GIVEN EXERCISE » Reproduce verbatim the lines beginning with the line that contains "Looking at the" and ending with the line that contains "281 centimetres", including both of those lines.

DATA »
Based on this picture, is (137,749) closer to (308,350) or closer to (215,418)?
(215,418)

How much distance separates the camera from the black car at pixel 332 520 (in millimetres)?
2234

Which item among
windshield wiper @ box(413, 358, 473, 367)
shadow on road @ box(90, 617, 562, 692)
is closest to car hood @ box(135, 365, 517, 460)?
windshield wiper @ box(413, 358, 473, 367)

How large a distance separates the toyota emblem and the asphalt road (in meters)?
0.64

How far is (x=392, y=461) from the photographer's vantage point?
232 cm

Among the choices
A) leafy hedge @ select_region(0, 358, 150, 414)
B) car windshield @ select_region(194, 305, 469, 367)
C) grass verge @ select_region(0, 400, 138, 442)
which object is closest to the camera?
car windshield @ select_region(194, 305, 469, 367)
--
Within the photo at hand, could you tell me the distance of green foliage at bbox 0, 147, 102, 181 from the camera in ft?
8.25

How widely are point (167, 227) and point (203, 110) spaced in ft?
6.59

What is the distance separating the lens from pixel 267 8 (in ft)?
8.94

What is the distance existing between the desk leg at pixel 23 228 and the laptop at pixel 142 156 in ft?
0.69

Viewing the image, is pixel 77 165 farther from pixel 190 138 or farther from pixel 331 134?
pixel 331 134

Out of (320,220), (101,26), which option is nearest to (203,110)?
==
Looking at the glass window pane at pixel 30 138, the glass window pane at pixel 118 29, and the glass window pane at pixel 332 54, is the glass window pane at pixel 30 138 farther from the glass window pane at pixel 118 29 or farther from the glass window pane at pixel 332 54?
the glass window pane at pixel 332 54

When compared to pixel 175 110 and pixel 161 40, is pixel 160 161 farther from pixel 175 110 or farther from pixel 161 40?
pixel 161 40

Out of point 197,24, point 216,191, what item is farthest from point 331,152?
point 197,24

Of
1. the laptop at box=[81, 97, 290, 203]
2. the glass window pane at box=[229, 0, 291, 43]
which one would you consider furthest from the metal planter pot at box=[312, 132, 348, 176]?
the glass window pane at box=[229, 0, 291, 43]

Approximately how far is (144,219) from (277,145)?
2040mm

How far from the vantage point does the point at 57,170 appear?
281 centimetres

FINAL RESULT »
Looking at the glass window pane at pixel 30 138, the glass window pane at pixel 118 29, and the glass window pane at pixel 332 54, is the glass window pane at pixel 30 138 farther from the glass window pane at pixel 118 29 or farther from the glass window pane at pixel 332 54?
the glass window pane at pixel 332 54

When compared to pixel 175 110 and pixel 161 40, is pixel 160 161 farther from pixel 175 110 or farther from pixel 161 40?
pixel 161 40

Out of point 197,24, point 216,191, what item is farthest from point 331,152?
point 197,24

Of
1. the laptop at box=[81, 97, 290, 203]
2. the glass window pane at box=[229, 0, 291, 43]
which one would you consider furthest from the metal planter pot at box=[312, 132, 348, 176]?
the glass window pane at box=[229, 0, 291, 43]

Approximately how far is (144,219) from (277,145)?
2040mm

How far from the vantage point does the point at 57,170 appear?
281 centimetres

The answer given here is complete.